For the first sample I believe it's more a matter of preference. For me, I chose to create a new variable because I believe each variable should have a single purpose. If I am reusing variables it's usually a sign that I need to refactor my method.
This sounds suspiciously like a question designed to provide information for premature optimization. I doubt that either scenario is different in any way that matters in 99.9% of software. The memory is being created and used either way. The only difference is the variable references.

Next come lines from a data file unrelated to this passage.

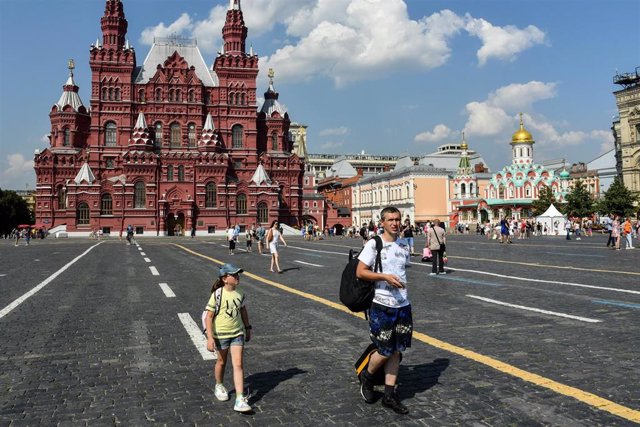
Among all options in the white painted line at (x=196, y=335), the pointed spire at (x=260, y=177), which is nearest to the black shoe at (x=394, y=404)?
the white painted line at (x=196, y=335)

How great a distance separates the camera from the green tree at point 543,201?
71062mm

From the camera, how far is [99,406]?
500 cm

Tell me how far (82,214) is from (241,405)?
6605 centimetres

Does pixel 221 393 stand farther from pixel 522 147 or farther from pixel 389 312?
pixel 522 147

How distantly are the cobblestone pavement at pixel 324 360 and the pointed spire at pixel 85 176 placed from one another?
56.1m

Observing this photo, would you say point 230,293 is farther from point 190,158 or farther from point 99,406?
point 190,158

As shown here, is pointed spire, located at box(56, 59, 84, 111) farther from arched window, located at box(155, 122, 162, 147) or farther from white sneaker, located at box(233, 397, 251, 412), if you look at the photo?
white sneaker, located at box(233, 397, 251, 412)

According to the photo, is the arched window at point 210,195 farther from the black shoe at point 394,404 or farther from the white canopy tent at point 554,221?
the black shoe at point 394,404

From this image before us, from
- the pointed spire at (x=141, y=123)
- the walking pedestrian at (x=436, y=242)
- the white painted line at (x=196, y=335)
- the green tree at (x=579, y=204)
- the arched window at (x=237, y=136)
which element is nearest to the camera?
the white painted line at (x=196, y=335)

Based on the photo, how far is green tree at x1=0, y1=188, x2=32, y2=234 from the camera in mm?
A: 88000

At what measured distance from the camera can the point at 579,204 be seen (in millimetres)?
62938

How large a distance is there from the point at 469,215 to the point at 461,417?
82526mm

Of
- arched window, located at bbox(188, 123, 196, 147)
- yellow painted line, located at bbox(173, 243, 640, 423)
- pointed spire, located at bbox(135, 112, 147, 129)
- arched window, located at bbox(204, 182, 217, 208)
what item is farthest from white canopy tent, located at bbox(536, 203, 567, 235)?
pointed spire, located at bbox(135, 112, 147, 129)

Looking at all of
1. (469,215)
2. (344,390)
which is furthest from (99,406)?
(469,215)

To find out if there is a benefit or drawback, you would need a situation where you really care about the size or the performance of the assembly. If you can't meet the size requirements, then measure the assembly size differences between the two choices (although you're more likely to make gains in other areas). If you can't meet the performance requirements, then use a profiler to see which part of your code is working too slowly.
It is primarily a readability issue, whether you use the same declared name or not doesn't matter, since either way you are creating two separate objects. You really should create the objects or variables with a single focus in mind, it will make your life easier.
As for your second example, the only real difference in intialization is that by placing your string outside the scope of the "for" loop, you are leaving it exposed to more outside influences, which can be useful at times. There is no memory or speed benefit for declaring it inside or outside of the loop. Remember, anytime you make a change to a string variable, you are essentially creating a new string. So, for example:
string test = "new string";
test = "and now I am reusing the string";
is the same as creating two separate strings, like:
string test1 = "new string";
string test2 = "and now I am reusing the string";
To get around this, you would use the StringBuilder class, which allows you to modify a string without creating a new string, and should be used in situations where a string will be heavily modified, especially inside a loop.
What about using the word "using" which destroy the object itself after the braces ends?
I am not sure but that's what I think. I'd like to know your opinions too.
For the second example, I use the second one always, I am not sure as well, but for example at some problems at the ACM-ICPC contest I used to have lost of bugs because forgetting to re-initialize, so I used this way.
For the most part, no, there should be no difference. The main difference would be that local variables (in the case of classes, their "pointer") are stored on the stack and in your first case, if your function were for some reason recursive, having two local vars instead of one will cause you to run out of stack space faster in a deep-recursive function. Getting close to that limit in either case would be a sign that you should probably use a non-recursive method.
Also, just to mention it, you could skip the variables altogether and write:
dataTable.Columns.Add(new DataColumn() { ColumnName = "Subsite" });
dataTable.Columns.Add(new DataColumn() { ColumnName = "Library" });
Which I believe performance-wise will be like having 2 local variables, but I could be wrong there. I cant remember exactly what that produces in IL code though.